--- Instructions to follow ---
Transcribe the listing below exactly, without pictures.

--------------------------------

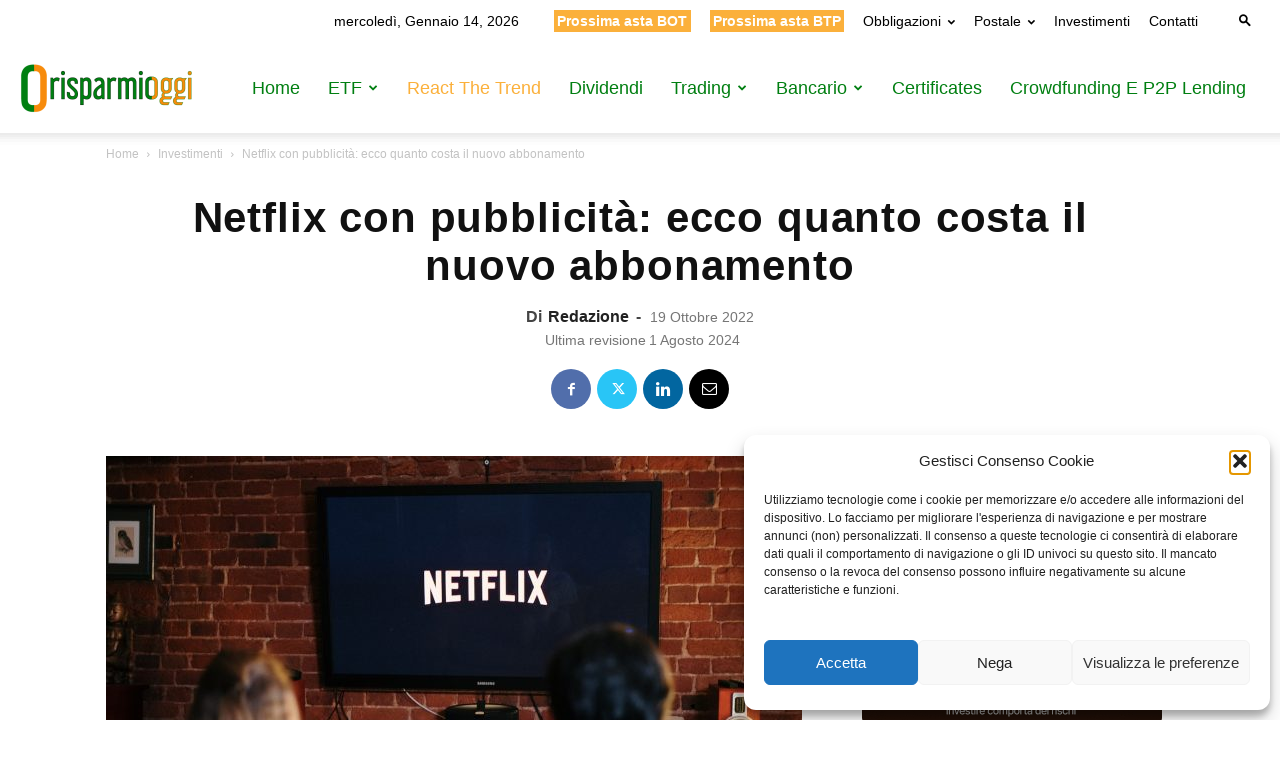

--- FILE ---
content_type: text/html; charset=utf-8
request_url: https://www.google.com/recaptcha/api2/aframe
body_size: 258
content:
<!DOCTYPE HTML><html><head><meta http-equiv="content-type" content="text/html; charset=UTF-8"></head><body><script nonce="MPbcI8OHlSr8VXQcok_6sA">/** Anti-fraud and anti-abuse applications only. See google.com/recaptcha */ try{var clients={'sodar':'https://pagead2.googlesyndication.com/pagead/sodar?'};window.addEventListener("message",function(a){try{if(a.source===window.parent){var b=JSON.parse(a.data);var c=clients[b['id']];if(c){var d=document.createElement('img');d.src=c+b['params']+'&rc='+(localStorage.getItem("rc::a")?sessionStorage.getItem("rc::b"):"");window.document.body.appendChild(d);sessionStorage.setItem("rc::e",parseInt(sessionStorage.getItem("rc::e")||0)+1);localStorage.setItem("rc::h",'1768368849091');}}}catch(b){}});window.parent.postMessage("_grecaptcha_ready", "*");}catch(b){}</script></body></html>

--- FILE ---
content_type: text/html; charset=utf-8
request_url: https://www.google.com/recaptcha/api2/aframe
body_size: -279
content:
<!DOCTYPE HTML><html><head><meta http-equiv="content-type" content="text/html; charset=UTF-8"></head><body><script nonce="iaPPP2uA7_8WxQYl4x1yMQ">/** Anti-fraud and anti-abuse applications only. See google.com/recaptcha */ try{var clients={'sodar':'https://pagead2.googlesyndication.com/pagead/sodar?'};window.addEventListener("message",function(a){try{if(a.source===window.parent){var b=JSON.parse(a.data);var c=clients[b['id']];if(c){var d=document.createElement('img');d.src=c+b['params']+'&rc='+(localStorage.getItem("rc::a")?sessionStorage.getItem("rc::b"):"");window.document.body.appendChild(d);sessionStorage.setItem("rc::e",parseInt(sessionStorage.getItem("rc::e")||0)+1);localStorage.setItem("rc::h",'1768368849091');}}}catch(b){}});window.parent.postMessage("_grecaptcha_ready", "*");}catch(b){}</script></body></html>

--- FILE ---
content_type: text/css
request_url: https://www.risparmioggi.it/wp-content/plugins/encodia-brokers/css/brokers.css?ver=1761672909
body_size: 515
content:
.broker-card {
  border: 1px solid #e5e7eb;
  border-radius: 12px;
  padding: 1.5rem;
  background-color: #fff;
  box-shadow: 0 2px 6px rgba(0,0,0,0.04);
  max-width: 880px;
  margin: 1rem auto;
  font-family: "Inter", sans-serif;
}

.broker-card__inner {
  display: flex;
  align-items: center;
  justify-content: space-between;
  flex-wrap: wrap;
  gap: 1.5rem;
}

/* Logo */
.broker-card__logo img {
  width: 130px;
  height: auto;
}

/* Titolo */
.broker-card__name {
  font-size: 1.2rem;
  margin: 0;
  font-weight: 600;
}

/* Rating */
.broker-card__rating {
  color: #f59e0b;
  font-size: 0.9rem;
  margin: 0.2rem 0 0.8rem;
}

/* Lista */
.broker-card__features {
  list-style: none;
  padding: 0;
  margin: 0 !important;
  color: #374151;
  font-size: 0.9rem;
}

.broker-card__features li {
  margin: 0 0 0.3rem 0 !important;
}

/* Azioni */
.broker-card__actions {
  text-align: right;
  min-width: 160px;
}

.broker-card__deposit {
  font-size: 0.9rem;
  color: #6b7280;
}

.broker-card__deposit .amount {
  display: block;
  color: #f59e0b;
  font-weight: 700;
  font-size: 1.5rem;
  margin-top: 0.3rem;
}

.broker-card__button {
  display: inline-block;
  background-color: #2563eb;
  color: #fff;
  font-weight: 600;
  padding: 0.6rem 1.2rem;
  border-radius: 8px;
  text-decoration: none;
  text-transform: uppercase;
  letter-spacing: 2px;
}

.broker-card__license {
  display: block;
  color: #9ca3af;
  font-size: 0.90rem;
  font-style: italic;
  text-align: center;
  margin: 0 auto;
}

/* Footer */
.broker-card__footer {
  display: flex;
  justify-content: space-between;
  align-items: center;
  font-size: 0.85rem;
  color: #999;
  flex-wrap: wrap;
  gap: 0.5rem;
}

.broker-card__footer div {
  display: flex;
  align-items: center;
  gap: 0.4rem;
}

.broker-card__reviews .brand {
  color: #16a34a;
  font-weight: 600;
}

/* ------------------------ */
/* VERSIONE MOBILE */
/* ------------------------ */
@media (max-width: 768px) {
  .broker-card {
    padding: 1rem;
  }

  .broker-card__inner {
    flex-direction: column;
    align-items: center;
    text-align: center;
    gap: 1rem;
  }

  .broker-card__logo img {
    width: 90px;
    margin-bottom: 1rem;
  }

  .broker-card__details {
    order: 2;
    width: 100%;
  }

  .broker-card__actions {
    order: 3;
    width: 100%;
    text-align: center;
  }

  .broker-card__button {
    width: 100%;
    max-width: 220px;
  }

  .broker-card__footer {
    flex-direction: column;
    text-align: center;
    gap: 0.4rem;
  }
}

--------------------------------

--- Result of the exercise ---
--- FILE ---
content_type: text/html; charset=utf-8
request_url: https://www.google.com/recaptcha/api2/aframe
body_size: 258
content:
<!DOCTYPE HTML><html><head><meta http-equiv="content-type" content="text/html; charset=UTF-8"></head><body><script nonce="MPbcI8OHlSr8VXQcok_6sA">/** Anti-fraud and anti-abuse applications only. See google.com/recaptcha */ try{var clients={'sodar':'https://pagead2.googlesyndication.com/pagead/sodar?'};window.addEventListener("message",function(a){try{if(a.source===window.parent){var b=JSON.parse(a.data);var c=clients[b['id']];if(c){var d=document.createElement('img');d.src=c+b['params']+'&rc='+(localStorage.getItem("rc::a")?sessionStorage.getItem("rc::b"):"");window.document.body.appendChild(d);sessionStorage.setItem("rc::e",parseInt(sessionStorage.getItem("rc::e")||0)+1);localStorage.setItem("rc::h",'1768368849091');}}}catch(b){}});window.parent.postMessage("_grecaptcha_ready", "*");}catch(b){}</script></body></html>

--- FILE ---
content_type: text/html; charset=utf-8
request_url: https://www.google.com/recaptcha/api2/aframe
body_size: -279
content:
<!DOCTYPE HTML><html><head><meta http-equiv="content-type" content="text/html; charset=UTF-8"></head><body><script nonce="iaPPP2uA7_8WxQYl4x1yMQ">/** Anti-fraud and anti-abuse applications only. See google.com/recaptcha */ try{var clients={'sodar':'https://pagead2.googlesyndication.com/pagead/sodar?'};window.addEventListener("message",function(a){try{if(a.source===window.parent){var b=JSON.parse(a.data);var c=clients[b['id']];if(c){var d=document.createElement('img');d.src=c+b['params']+'&rc='+(localStorage.getItem("rc::a")?sessionStorage.getItem("rc::b"):"");window.document.body.appendChild(d);sessionStorage.setItem("rc::e",parseInt(sessionStorage.getItem("rc::e")||0)+1);localStorage.setItem("rc::h",'1768368849091');}}}catch(b){}});window.parent.postMessage("_grecaptcha_ready", "*");}catch(b){}</script></body></html>

--- FILE ---
content_type: text/css
request_url: https://www.risparmioggi.it/wp-content/plugins/encodia-brokers/css/brokers.css?ver=1761672909
body_size: 515
content:
.broker-card {
  border: 1px solid #e5e7eb;
  border-radius: 12px;
  padding: 1.5rem;
  background-color: #fff;
  box-shadow: 0 2px 6px rgba(0,0,0,0.04);
  max-width: 880px;
  margin: 1rem auto;
  font-family: "Inter", sans-serif;
}

.broker-card__inner {
  display: flex;
  align-items: center;
  justify-content: space-between;
  flex-wrap: wrap;
  gap: 1.5rem;
}

/* Logo */
.broker-card__logo img {
  width: 130px;
  height: auto;
}

/* Titolo */
.broker-card__name {
  font-size: 1.2rem;
  margin: 0;
  font-weight: 600;
}

/* Rating */
.broker-card__rating {
  color: #f59e0b;
  font-size: 0.9rem;
  margin: 0.2rem 0 0.8rem;
}

/* Lista */
.broker-card__features {
  list-style: none;
  padding: 0;
  margin: 0 !important;
  color: #374151;
  font-size: 0.9rem;
}

.broker-card__features li {
  margin: 0 0 0.3rem 0 !important;
}

/* Azioni */
.broker-card__actions {
  text-align: right;
  min-width: 160px;
}

.broker-card__deposit {
  font-size: 0.9rem;
  color: #6b7280;
}

.broker-card__deposit .amount {
  display: block;
  color: #f59e0b;
  font-weight: 700;
  font-size: 1.5rem;
  margin-top: 0.3rem;
}

.broker-card__button {
  display: inline-block;
  background-color: #2563eb;
  color: #fff;
  font-weight: 600;
  padding: 0.6rem 1.2rem;
  border-radius: 8px;
  text-decoration: none;
  text-transform: uppercase;
  letter-spacing: 2px;
}

.broker-card__license {
  display: block;
  color: #9ca3af;
  font-size: 0.90rem;
  font-style: italic;
  text-align: center;
  margin: 0 auto;
}

/* Footer */
.broker-card__footer {
  display: flex;
  justify-content: space-between;
  align-items: center;
  font-size: 0.85rem;
  color: #999;
  flex-wrap: wrap;
  gap: 0.5rem;
}

.broker-card__footer div {
  display: flex;
  align-items: center;
  gap: 0.4rem;
}

.broker-card__reviews .brand {
  color: #16a34a;
  font-weight: 600;
}

/* ------------------------ */
/* VERSIONE MOBILE */
/* ------------------------ */
@media (max-width: 768px) {
  .broker-card {
    padding: 1rem;
  }

  .broker-card__inner {
    flex-direction: column;
    align-items: center;
    text-align: center;
    gap: 1rem;
  }

  .broker-card__logo img {
    width: 90px;
    margin-bottom: 1rem;
  }

  .broker-card__details {
    order: 2;
    width: 100%;
  }

  .broker-card__actions {
    order: 3;
    width: 100%;
    text-align: center;
  }

  .broker-card__button {
    width: 100%;
    max-width: 220px;
  }

  .broker-card__footer {
    flex-direction: column;
    text-align: center;
    gap: 0.4rem;
  }
}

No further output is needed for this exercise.